Virginia Tech Study: Experience More Important Than Age in Driver Safety

According to a recent study from the Virginia Tech Transportation Institute's National Surface Transportation Safety Center for Excellence, age does have some impact on potential driving risk, but commercial motor vehicle (CMV) driving experience is more important when considering overall risk. The study, which highlights the continued driver shortage and the largely aging workforce, gathered its data from the Federal Motor Carrier Safety Administration (FMCSA)-sponsored study Commercial Driver Safety Risk Factors, which is currently under FMCSA review. While some might think that age is the bigger factor in determining risk, as it does with determining insurance rates for non-CDL drivers, the study found that experience in big rigs was the dominating factor. This bears upon the industry debate over allowing drivers younger than 21 to drive interstate. The aim of the Virginia Tech study was to look at how safety performance changes across differing age and commercial vehicle driving experience categories. It compared drivers of six different age categories and eight different driving experience categories. The study showed that "for drivers with seven months to one year of CMV driving experience, crash rates were higher for drivers aged 55 years and older compared to their younger counterparts." When combining all crash types, drivers with less than a year of CMV experience had "higher proportions of crash involvement" than drivers with more experience, regardless of age. Preventable crashes showed similar results, "with less-experienced CMV drivers having higher proportions of crash involvement across the majority of age groups."
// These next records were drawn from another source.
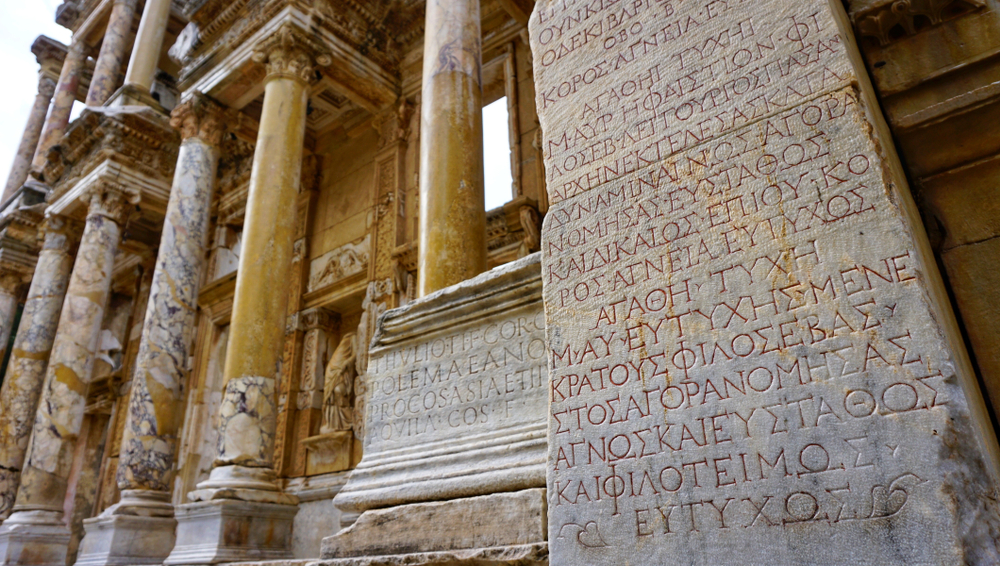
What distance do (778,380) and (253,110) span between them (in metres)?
11.8

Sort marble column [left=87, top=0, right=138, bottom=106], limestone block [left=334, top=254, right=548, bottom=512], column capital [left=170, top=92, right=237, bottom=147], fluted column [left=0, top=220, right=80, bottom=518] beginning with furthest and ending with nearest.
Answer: marble column [left=87, top=0, right=138, bottom=106] < fluted column [left=0, top=220, right=80, bottom=518] < column capital [left=170, top=92, right=237, bottom=147] < limestone block [left=334, top=254, right=548, bottom=512]

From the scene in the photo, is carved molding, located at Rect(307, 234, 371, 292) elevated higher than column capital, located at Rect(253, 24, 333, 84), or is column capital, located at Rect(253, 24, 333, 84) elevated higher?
column capital, located at Rect(253, 24, 333, 84)

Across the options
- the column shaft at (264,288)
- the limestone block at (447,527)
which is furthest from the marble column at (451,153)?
the column shaft at (264,288)

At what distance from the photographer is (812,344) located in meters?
2.47

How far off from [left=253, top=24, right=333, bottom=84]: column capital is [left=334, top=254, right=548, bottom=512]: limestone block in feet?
21.0

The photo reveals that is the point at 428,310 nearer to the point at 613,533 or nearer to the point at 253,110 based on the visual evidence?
the point at 613,533

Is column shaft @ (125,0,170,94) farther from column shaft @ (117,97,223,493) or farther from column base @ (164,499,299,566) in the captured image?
column base @ (164,499,299,566)

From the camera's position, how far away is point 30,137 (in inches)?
714

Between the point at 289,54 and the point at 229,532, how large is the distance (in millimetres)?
6371

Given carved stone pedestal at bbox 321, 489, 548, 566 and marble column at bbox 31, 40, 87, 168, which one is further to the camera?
marble column at bbox 31, 40, 87, 168

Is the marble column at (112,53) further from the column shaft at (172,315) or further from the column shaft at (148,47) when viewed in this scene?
the column shaft at (172,315)

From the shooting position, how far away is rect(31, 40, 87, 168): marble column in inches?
656

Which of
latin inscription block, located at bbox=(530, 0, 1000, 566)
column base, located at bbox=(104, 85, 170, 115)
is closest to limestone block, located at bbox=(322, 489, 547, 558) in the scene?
latin inscription block, located at bbox=(530, 0, 1000, 566)

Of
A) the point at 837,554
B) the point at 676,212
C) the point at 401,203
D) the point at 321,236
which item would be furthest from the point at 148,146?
the point at 837,554
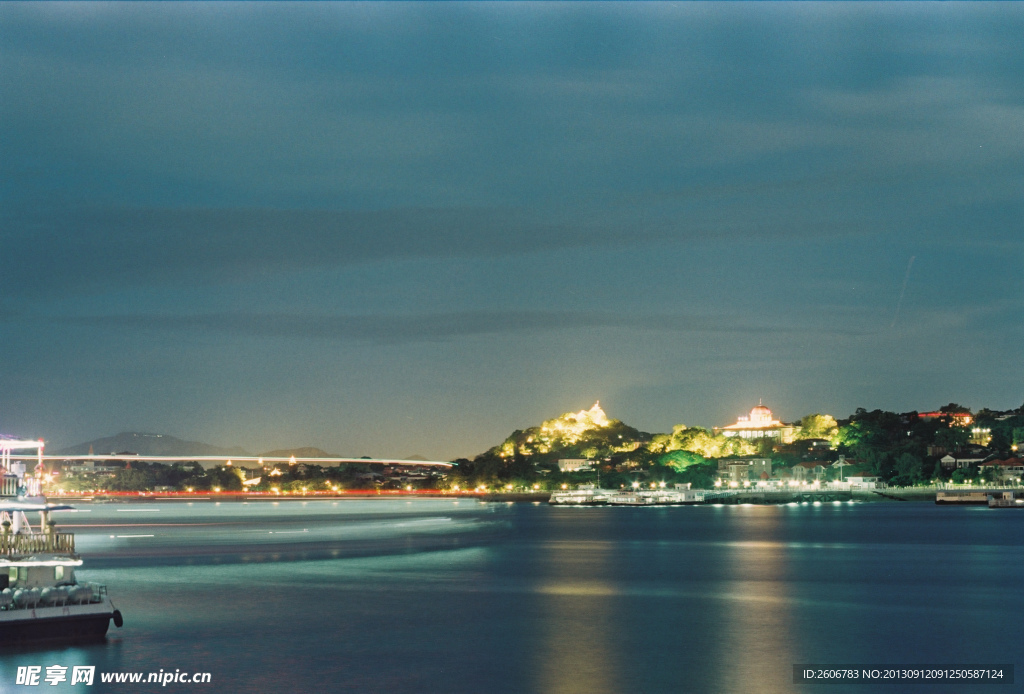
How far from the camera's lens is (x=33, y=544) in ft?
85.6

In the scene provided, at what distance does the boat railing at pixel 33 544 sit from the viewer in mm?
25797

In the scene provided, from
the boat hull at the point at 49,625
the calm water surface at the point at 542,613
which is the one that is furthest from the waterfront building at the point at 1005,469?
the boat hull at the point at 49,625

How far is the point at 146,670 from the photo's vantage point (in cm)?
2467

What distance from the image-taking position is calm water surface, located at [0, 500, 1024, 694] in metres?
25.5

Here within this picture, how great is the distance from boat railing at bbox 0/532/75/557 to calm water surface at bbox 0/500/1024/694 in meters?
2.41

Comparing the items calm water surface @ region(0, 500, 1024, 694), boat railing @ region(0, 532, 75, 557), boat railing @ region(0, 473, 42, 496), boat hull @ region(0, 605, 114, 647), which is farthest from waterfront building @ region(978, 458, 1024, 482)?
boat railing @ region(0, 532, 75, 557)

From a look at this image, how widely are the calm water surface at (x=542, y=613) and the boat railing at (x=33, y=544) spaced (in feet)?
7.91

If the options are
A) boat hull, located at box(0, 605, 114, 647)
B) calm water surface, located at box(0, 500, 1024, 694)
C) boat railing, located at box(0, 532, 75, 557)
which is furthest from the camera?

Heavy Duty Trucking (07/27/20) Babcock, Stephane

NIOSH Reveals Keys for Improving Driver, Fleet Safety

Researchers from the National Institute for Occupational Safety and Health (NIOSH), Miami University, and the Network of Employers for Traffic Safety (NETS) found that corporate fleet safety management practices like driver training, fatigue risk management, in-vehicle monitoring systems, and strong mobile phone policies can reduce the number and severity of motor vehicle crashes. They analyzed 2016 crash data for NETS member companies and their responses to a detailed questionnaire about their fleet safety management programs and policies. The data covered 70 companies, nearly almost 333,000 vehicles ranging from passenger cars to tractor-trailers in a variety of industries, close to 5.5 billion vehicle miles driven. NIOSH said motor vehicle crashes are the leading cause of workplace fatalities, but the researchers found that companies with policies on checking mobile phone records after all collisions and prohibiting the use of all electronic devices while driving, including the use of hands-free phones, fared better.